The smartphone app can also display 3D images without a VR headset
The app and program are still in the early stages, showing videos with glitches and missing parts of the scene.
However, Wist wants to improve the app before it is officially released.
The concept was also developed by a developer who recreated his experiences captured by Snapchat Spectacles.
Lucas Rizzotto used the specs for a year, recording his journal every day and using the footage to create a virtual reality ‘time machine’ that lets you relive any 2019 experience you want.
Rizzotto wore a pair of Snapchat Spectacles 3 glasses that feature two cameras built into the frame, which can record stereoscopic 3D video.
He created a video detailing the construction process of the virtual reality ‘time machine’.

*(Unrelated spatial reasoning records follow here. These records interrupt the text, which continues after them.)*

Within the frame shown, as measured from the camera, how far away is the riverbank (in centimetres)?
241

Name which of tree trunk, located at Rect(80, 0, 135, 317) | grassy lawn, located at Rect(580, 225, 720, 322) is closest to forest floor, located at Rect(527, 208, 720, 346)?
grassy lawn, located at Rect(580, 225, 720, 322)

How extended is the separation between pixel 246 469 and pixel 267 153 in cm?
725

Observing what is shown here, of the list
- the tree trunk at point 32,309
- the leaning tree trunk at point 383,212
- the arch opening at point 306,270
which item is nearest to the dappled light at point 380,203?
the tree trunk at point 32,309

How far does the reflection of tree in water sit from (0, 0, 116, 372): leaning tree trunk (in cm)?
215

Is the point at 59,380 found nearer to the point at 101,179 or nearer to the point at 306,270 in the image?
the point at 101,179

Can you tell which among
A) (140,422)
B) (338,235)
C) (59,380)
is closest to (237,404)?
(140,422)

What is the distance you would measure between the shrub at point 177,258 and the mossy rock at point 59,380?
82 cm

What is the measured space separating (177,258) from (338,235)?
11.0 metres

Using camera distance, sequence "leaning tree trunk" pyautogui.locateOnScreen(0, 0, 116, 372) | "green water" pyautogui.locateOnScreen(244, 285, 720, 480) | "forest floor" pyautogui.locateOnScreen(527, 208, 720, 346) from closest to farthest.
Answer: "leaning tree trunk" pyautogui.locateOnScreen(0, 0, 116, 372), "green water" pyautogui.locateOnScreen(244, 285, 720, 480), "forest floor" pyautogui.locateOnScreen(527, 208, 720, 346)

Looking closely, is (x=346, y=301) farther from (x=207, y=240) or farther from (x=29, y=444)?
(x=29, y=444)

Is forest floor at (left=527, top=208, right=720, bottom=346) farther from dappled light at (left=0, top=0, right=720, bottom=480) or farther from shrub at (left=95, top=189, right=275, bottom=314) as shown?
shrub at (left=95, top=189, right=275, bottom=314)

Equipped with an Oculus Rift S t VR time machine and wearing a Nintendo Power Glove for visual effect only, Rizzotto recorded his first time jump to a year in the past which was displayed on a giant screen for viewers to see. .
“I’m up in a tree, eating a bagel,” Rizzotto said as he laughed that this was his first moment in time.
“Watching you live your life as a stranger really hits you,” Rizzotto explained in the video.
‘You get insight into who you are that you just can’t get any other way. I learned a lot about myself just by watching him and the project as a whole made me realize that I was often very harsh and mean to myself as a human being. That guy I was watching was just… doing his best.’